It is after midnight and once again my baby girl (10) is crying. She hasn't seen him since Christmas day. He hasn't called. She has sent texts and left voicemail messages.
I do what I can to facilitate access. We put our lives on hold when he calls. So today he rings and asks me to take them over at 9 tomorrow morning (half hour each way) for an hour or so, just so it doesn't take up his day. I don't tell them he has later plans, I just broach that he's called and asked them over for 9am for an hour or so. DD(15) is used to it now and says 'whatever'. DD(10) doesn't want to go. I won't force her. She may change her mind in the morning. I try to bolster them and we drop our plans whenever he calls. Until now they have always wanted to go.

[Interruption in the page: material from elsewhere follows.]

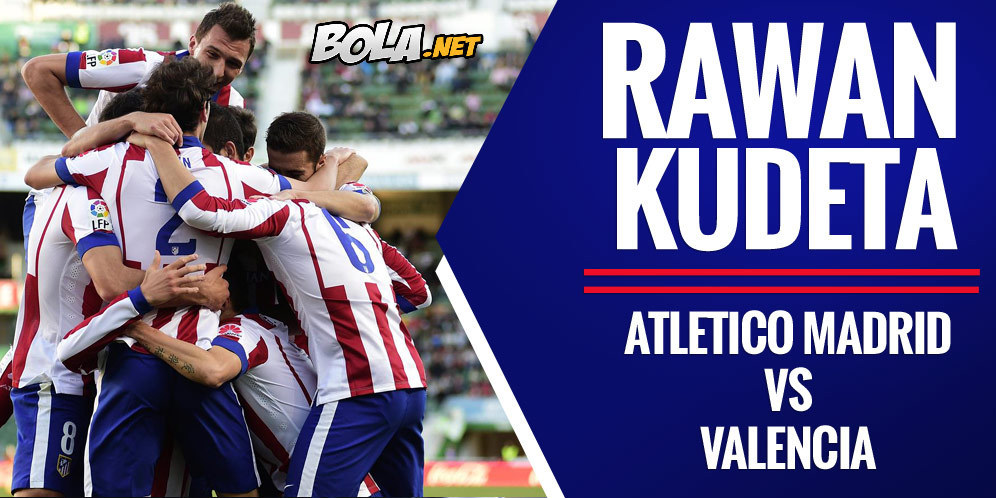 Preview & Prediksi La Liga: Atletico Madrid vs Valencia Preview & Prediksi La Liga: Atletico Madrid vs Valencia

It is almost 1am and she is still crying because she doesn't know what to do. I'm not even going to type what I think of him or feel about him right now...actually yes, yes I am. I wish he would just go away. For. Ever. He saw them 5 times last year including Christmas Day when he turned up unexpectedly when we had a houseful of guests. He only lives 15 mins away.
He asked me today if our phone was working properly because he'd been trying to call. Yes. Yes it has been working perfectly well all along.
I am so sad and angry for them.
The moment they say that they have had enough I will delete his number from my phone and never think of him again. For now, I just support them in this half-parent experience while seething silently and wishing him ill every Tuesday when he doesn't call as planned.